S'agissant enfin des dépens liées à la présente instance, l'issue du litige commande de faire supporter à chacune des parties les frais afférents à l'instance d'appel.
PAR CES MOTIFS
La cour, statuant par arrêt réputé contradictoire, après débats en audience publique :
DECLARE les appels recevables ;
REJETTE les fins de non-recevoir soulevées par la SA GMF Assurances
CONFIRME, dans les limites de l'appel, le jugement rendu entre les parties le 2 août 2022 par le tribunal judiciaire de Besançon sauf en ce qu'il a :
- fixé le poste de préjudice de pertes de gains professionnels futurs à la somme de 151 061 euros,
- fixé le poste de préjudice de déficit fonctionnel permanent à la somme de 14 400 euros,
- débouté M. [W] [E] de sa demande au titre du préjudice sexuel,
- condamné la SA GMF Assurances à payer à M. [W] [E] la somme de 191 783,08 euros déduction faites de la provision versée (3 000 euros) en réparation des préjudices faisant suite l'accident du 29 décembre 2016.

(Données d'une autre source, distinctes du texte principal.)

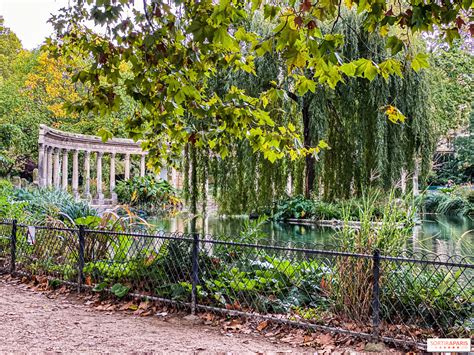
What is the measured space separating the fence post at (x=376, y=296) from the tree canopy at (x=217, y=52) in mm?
1166

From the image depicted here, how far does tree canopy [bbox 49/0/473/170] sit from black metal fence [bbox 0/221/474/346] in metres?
1.07

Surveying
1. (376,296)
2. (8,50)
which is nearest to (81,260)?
(376,296)

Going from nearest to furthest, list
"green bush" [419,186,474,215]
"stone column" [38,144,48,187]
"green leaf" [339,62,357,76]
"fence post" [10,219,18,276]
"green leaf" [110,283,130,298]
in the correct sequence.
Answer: "green leaf" [339,62,357,76] → "green leaf" [110,283,130,298] → "fence post" [10,219,18,276] → "green bush" [419,186,474,215] → "stone column" [38,144,48,187]

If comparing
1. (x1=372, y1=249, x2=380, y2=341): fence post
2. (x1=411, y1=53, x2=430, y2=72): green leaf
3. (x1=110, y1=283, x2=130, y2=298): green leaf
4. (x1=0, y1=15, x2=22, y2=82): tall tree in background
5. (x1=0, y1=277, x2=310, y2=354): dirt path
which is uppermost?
(x1=0, y1=15, x2=22, y2=82): tall tree in background

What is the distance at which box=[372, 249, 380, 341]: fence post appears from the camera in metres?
3.49

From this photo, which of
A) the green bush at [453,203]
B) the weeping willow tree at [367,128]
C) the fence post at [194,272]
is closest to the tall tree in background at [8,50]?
the weeping willow tree at [367,128]

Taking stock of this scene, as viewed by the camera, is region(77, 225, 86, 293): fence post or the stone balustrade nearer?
region(77, 225, 86, 293): fence post

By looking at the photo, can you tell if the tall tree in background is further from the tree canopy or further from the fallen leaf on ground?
the fallen leaf on ground

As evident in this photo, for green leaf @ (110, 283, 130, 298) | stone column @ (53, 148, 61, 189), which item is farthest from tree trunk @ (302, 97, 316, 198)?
stone column @ (53, 148, 61, 189)

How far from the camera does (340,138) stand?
1139 cm

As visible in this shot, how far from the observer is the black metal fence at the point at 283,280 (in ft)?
12.0

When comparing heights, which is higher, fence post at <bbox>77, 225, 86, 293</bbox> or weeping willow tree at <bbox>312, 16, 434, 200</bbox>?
weeping willow tree at <bbox>312, 16, 434, 200</bbox>

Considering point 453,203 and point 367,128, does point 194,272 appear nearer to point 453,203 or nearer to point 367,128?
point 367,128

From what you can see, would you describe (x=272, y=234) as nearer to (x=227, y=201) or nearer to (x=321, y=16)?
(x=227, y=201)
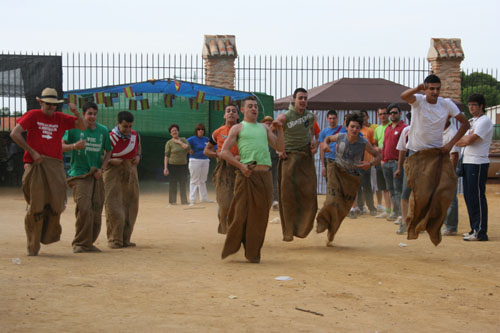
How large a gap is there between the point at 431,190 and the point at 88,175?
13.6 feet

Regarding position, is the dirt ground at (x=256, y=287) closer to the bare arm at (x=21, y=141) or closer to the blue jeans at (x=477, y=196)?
the blue jeans at (x=477, y=196)

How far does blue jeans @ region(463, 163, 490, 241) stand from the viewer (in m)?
10.4

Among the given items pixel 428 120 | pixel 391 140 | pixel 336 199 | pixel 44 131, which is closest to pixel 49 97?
pixel 44 131

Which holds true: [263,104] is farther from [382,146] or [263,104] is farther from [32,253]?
[32,253]

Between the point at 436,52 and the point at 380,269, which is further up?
the point at 436,52

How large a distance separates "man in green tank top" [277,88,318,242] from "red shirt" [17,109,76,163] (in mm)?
2854

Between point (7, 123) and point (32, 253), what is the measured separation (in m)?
12.9

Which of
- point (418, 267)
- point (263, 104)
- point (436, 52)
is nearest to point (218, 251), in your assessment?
point (418, 267)

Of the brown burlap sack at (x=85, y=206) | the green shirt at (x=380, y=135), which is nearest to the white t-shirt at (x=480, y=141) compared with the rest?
the green shirt at (x=380, y=135)

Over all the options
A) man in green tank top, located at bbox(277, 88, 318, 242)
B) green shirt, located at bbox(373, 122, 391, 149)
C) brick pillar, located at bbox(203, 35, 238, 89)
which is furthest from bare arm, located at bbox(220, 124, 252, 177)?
brick pillar, located at bbox(203, 35, 238, 89)

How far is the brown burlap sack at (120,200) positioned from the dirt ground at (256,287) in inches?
13.1

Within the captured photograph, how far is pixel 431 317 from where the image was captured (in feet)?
18.4

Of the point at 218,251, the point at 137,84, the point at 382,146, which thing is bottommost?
the point at 218,251

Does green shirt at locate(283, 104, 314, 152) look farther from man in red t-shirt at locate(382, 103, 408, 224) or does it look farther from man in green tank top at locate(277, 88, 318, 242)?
man in red t-shirt at locate(382, 103, 408, 224)
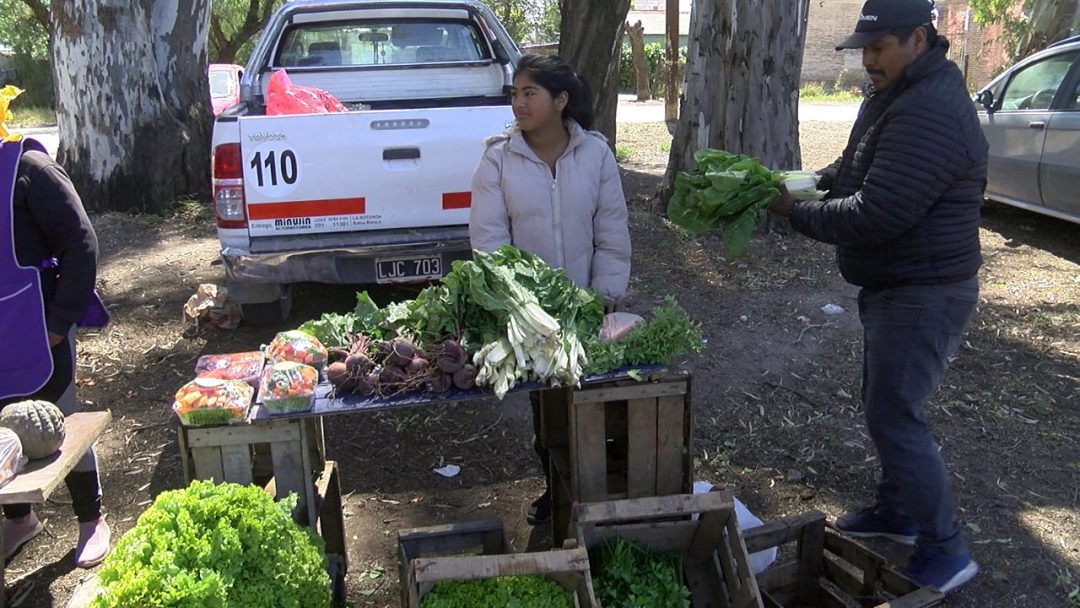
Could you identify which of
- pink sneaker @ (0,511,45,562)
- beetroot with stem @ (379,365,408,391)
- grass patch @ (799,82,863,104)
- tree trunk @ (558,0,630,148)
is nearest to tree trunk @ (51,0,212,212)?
tree trunk @ (558,0,630,148)

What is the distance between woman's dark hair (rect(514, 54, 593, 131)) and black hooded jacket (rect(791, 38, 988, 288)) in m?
0.95

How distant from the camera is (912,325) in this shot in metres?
3.19

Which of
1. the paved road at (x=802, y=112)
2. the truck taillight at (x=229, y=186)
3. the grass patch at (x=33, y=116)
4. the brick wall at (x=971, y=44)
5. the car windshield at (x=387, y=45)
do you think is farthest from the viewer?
the brick wall at (x=971, y=44)

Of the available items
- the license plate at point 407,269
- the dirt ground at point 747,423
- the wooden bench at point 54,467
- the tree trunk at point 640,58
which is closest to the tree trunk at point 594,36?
the dirt ground at point 747,423

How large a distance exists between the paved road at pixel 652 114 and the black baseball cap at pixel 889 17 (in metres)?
15.9

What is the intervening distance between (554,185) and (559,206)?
0.09 meters

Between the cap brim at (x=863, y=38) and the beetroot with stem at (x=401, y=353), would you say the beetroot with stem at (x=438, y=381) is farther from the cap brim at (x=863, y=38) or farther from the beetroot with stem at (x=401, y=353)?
the cap brim at (x=863, y=38)

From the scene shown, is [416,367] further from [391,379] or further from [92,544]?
[92,544]

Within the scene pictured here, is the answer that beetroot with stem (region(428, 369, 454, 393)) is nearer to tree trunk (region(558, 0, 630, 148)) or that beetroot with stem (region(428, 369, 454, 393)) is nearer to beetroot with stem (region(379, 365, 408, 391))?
beetroot with stem (region(379, 365, 408, 391))

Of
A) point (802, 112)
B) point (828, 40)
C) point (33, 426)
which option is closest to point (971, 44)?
point (828, 40)

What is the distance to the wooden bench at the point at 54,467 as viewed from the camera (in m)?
2.57

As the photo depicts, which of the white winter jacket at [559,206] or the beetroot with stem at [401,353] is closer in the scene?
the beetroot with stem at [401,353]

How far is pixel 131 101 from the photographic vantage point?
9.00 meters

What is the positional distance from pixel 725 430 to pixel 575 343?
2.21 metres
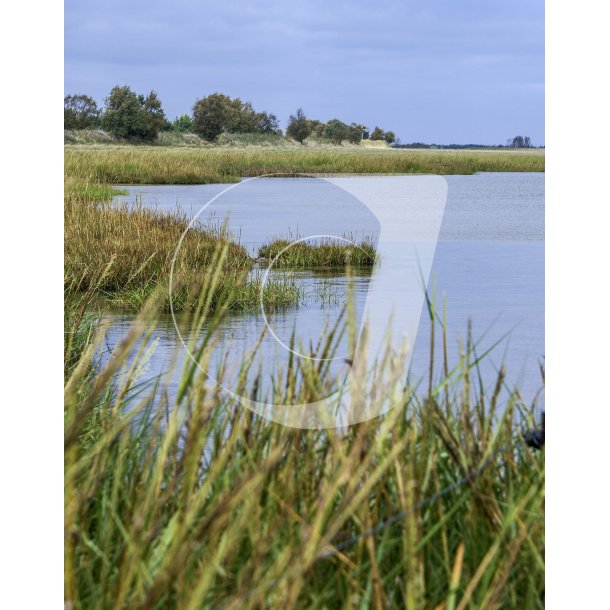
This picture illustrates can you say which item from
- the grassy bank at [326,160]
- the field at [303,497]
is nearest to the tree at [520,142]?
the grassy bank at [326,160]

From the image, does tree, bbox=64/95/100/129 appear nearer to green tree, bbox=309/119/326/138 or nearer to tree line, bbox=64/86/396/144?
tree line, bbox=64/86/396/144

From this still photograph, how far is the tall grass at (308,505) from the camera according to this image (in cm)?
182

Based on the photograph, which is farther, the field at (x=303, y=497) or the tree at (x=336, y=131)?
the tree at (x=336, y=131)

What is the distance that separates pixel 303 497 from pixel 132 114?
1.76m

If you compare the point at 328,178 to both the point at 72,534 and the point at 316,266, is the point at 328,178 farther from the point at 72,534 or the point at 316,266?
the point at 72,534

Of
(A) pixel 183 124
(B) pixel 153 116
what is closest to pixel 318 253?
(A) pixel 183 124

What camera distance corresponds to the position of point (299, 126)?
309cm

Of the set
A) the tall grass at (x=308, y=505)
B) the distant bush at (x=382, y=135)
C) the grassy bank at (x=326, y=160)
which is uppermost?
the distant bush at (x=382, y=135)

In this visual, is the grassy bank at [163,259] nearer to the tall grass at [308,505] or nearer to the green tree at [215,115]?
the green tree at [215,115]

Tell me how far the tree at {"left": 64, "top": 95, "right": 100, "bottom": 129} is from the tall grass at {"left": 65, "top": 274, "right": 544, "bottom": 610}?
3.84 feet

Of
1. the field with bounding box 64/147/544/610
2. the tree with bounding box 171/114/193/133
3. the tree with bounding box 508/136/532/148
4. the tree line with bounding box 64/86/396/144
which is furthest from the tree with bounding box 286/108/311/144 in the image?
the tree with bounding box 508/136/532/148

Y ajoutant, FIXE le poste d'incidence professionnelle à la somme de 20 000 euros,
REJETTE les demandes de M. [W] [E] relativement aux dépenses de santé futures,
Par conséquent, FIXE le préjudice de M. [W] [E] comme suit :
Préjudices patrimoniaux :
Préjudices patrimoniaux temporaires
- dépenses de santé actuelles : 21,45 euros en faveur de la victime; 11 103,81 euros en faveur de la CPAM de la Loire ; 1 501,49 euros en faveur de la Solimut Mutuelle de France,
- pertes de gains professionnels actuels : 1 325 euros en faveur de la victime ; 46 852 euros en faveur de la CPAM de la Loire,
- frais divers : 10 994,38 euros en faveur de la victime,
Préjudice patrimoniaux permanents
- dépenses de santé futures : 0 euros,
- pertes de gains professionnels futurs : 0 euros,
- incidence professionnelle : 20 000 euros,
- frais de véhicule adapté : 0 euros,
- assistance par tierce personne : 0 euros,
Préjudice extra-patrimoniaux :
Préjudice extra-patrimoniaux temporaires
- déficit fonctionnel temporaire : 5 481,25 euros,
- souffrances endurées : 7 000 euros,
- préjudice esthétique temporaire : 2 000 euros,
Préjudices extra-patrimoniaux permanents
- déficit fonctionnel permanent : 18 315 euros,
- préjudice esthétique permanent : 2 500 euros,
- préjudice d'agrément : 3 000 euros,
- préjudice sexuel : 1 000 euros.
CONDAMNE en conséquence la SA GMF Asurances à payer la somme de 71 637,08 euros à M. [W] [E] avant déduction de la provision de 3 000 euros qui lui a été versée,
CONDAMNE la SA GMF Assurances à payer à M. [W] [E] les intérêts de cette somme de 71 637,08 euros au double du taux légal à compter du 30 août 2017 jusqu'au jour où le présent arrêt sera définitif ;
RAPPELLE que la capitalisation des intérêts est de droit,
FAIT masse des dépens d'appel et dit qu'ils seront supportés par moitié par chacune des parties et avec distraction au profit de Me Maître Laurent Mordefroy en application de l'article 699 du code de procédure civile,
DECLARE commun et opposable à la CPAM de la Loire agissant pour le compte de la CPAM de l'Ain et à la Mutuelle SOLIMUT Mutuelle de France le présent arrêt,
Et, vu l'article 700 du code de procédure civile, REJETTE les demandes de M. [W] [E] et de la SA GMF Assurances.